§ Excerpted text:
---+---
Numerous investigations have demonstrated that breastfeeding can prevent obesity and adiposity in adolescence and adulthood via desirable effects on anthropometric indices and biochemical parameters (40–42). In this way, Gopinath et al. showed that the duration of breastfeeding is significantly associated with lower BMI levels and each month the increase in breastfeeding is associated with an average reduction in BMI about 0.04 kg/m² and 0.03 kg/m² among children aged 1–2 years and 3–4 years, respectively. As well, each month increase in breastfeeding duration is associated with a 0.06 cm decrease in waist circumference in 12–24 month-year-old children (43). Moreover, different meta-analysis and high-quality studies showed that breastfeeding can reduce the risk of diabetes and significantly decrease the incidence of overweight/obesity by 13% in both high-income and low- or middle-income countries in childhood (40, 44, 45). Similarly, our investigation showed that exclusive breastfeeding can prevent obesity in early life via modification of anthropometric indices.

Besides, Kimpimäki et al. revealed that short-term exclusive breastfeeding and early initiation of formula feeding that is based on cow’s milk can trigger progressive signs of beta-cell autoimmunity in children who are genetically susceptible to type Ι diabetes (13). There are different proteins and constituents in the cow’s milk like; α- and β-lactoglobulin, Ig E, casein, and bovine serum albumin antibodies that stimulate the immune system in a damaging way on β-cells and trigger type Ι diabetes in the first year of life (46–49).

In addition, the results from a cohort study demonstrated that the risk of elevated weight gain at the age of 2 years between infants who breastfed for less than 6 months is more than infants who fed for 6 months or more. These findings showed that the duration of breastfeeding is highly related to the risk of overweight, so that breastfeeding for at least 6 months decreases the risk of weight gain in comparison to infants who were exclusively breastfed 1 month at most (50).

The first few months of life is an important period of life that growth is very fast and the body weight doubles during 4–6 months (51, 52). Therefore, in this period of life, the type of feeding has a key role in the healthy growth of infants and prevention of overweight and obesity in the future. According to different studies, fast weight gain during the first 4 months of life was associated with a higher risk of overweight at the age of 7 years, independent of birth weight and weight at the age of 1 year (53, 54).

The particular role of breastfeeding on future overweight and obesity is related to human milk’s exceptional biochemical constituents. The nutritive and non-nutritive components of breast milk provide all the requirements of infants and moderate their energy balance. The unique bioactive substances and lower protein, fat, and insulin content of breast milk can regulate appetite, fat deposition, and metabolic responses (50, 55). Moreover, some components of breast milk such as hormones, growth factors, neuropeptides, and anti-inflammatory and immune-modulating agents affect the growth, development, and function of the gastrointestinal (GI) tract during early infancy (55). One of the exclusive components of breast milk is the human milk oligosaccharides (HMOs) that do not exist in infant formula. These complex sugars improve the gut microbiome and immune system of infants and recently have been suggested as a possible link between breastfeeding and lower obesity risk (56).
---+---
§ Data listing:
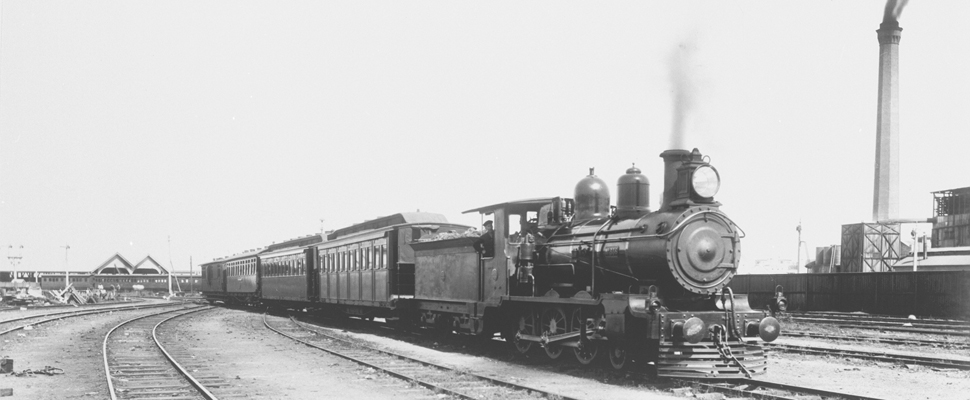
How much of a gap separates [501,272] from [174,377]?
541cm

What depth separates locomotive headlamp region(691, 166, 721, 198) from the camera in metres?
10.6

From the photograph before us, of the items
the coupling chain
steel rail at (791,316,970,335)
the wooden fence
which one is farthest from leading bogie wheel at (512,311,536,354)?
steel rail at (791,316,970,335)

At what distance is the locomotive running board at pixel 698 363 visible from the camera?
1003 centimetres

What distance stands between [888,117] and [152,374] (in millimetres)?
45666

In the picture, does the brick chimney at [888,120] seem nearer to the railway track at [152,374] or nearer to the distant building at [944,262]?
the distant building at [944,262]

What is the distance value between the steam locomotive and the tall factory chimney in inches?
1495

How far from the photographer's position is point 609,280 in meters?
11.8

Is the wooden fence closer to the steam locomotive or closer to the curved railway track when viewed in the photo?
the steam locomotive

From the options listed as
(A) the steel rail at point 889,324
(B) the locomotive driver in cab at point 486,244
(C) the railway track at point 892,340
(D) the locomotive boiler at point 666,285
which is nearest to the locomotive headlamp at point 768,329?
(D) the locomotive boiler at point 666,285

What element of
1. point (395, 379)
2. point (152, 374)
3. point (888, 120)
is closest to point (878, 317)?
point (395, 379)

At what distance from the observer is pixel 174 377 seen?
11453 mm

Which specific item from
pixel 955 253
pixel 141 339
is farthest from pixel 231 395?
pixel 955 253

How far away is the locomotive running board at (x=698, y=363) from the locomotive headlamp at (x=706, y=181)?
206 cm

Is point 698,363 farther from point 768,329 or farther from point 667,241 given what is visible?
---+---
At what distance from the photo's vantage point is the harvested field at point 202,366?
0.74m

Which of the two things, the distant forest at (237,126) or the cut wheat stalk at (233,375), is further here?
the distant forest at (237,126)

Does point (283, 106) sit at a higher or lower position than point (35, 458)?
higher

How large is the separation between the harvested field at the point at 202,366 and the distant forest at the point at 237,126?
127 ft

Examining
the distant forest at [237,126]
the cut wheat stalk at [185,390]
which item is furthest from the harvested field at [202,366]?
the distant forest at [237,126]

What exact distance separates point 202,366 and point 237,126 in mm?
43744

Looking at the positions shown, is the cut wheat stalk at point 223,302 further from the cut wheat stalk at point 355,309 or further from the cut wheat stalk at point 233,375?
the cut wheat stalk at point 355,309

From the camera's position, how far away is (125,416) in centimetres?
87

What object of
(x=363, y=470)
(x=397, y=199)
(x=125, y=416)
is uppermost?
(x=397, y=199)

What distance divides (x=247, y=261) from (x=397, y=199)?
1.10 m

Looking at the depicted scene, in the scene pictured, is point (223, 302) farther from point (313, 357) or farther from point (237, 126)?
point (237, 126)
---+---
§ Work request:
In the breastfeeding text, list everything that "the unique bioactive substances and lower protein, fat, and insulin content of breast milk" are said to regulate. The listing comes from a separate source unrelated to the breastfeeding text.

§ Solution to this exercise:
Appetite, fat deposition, and metabolic responses.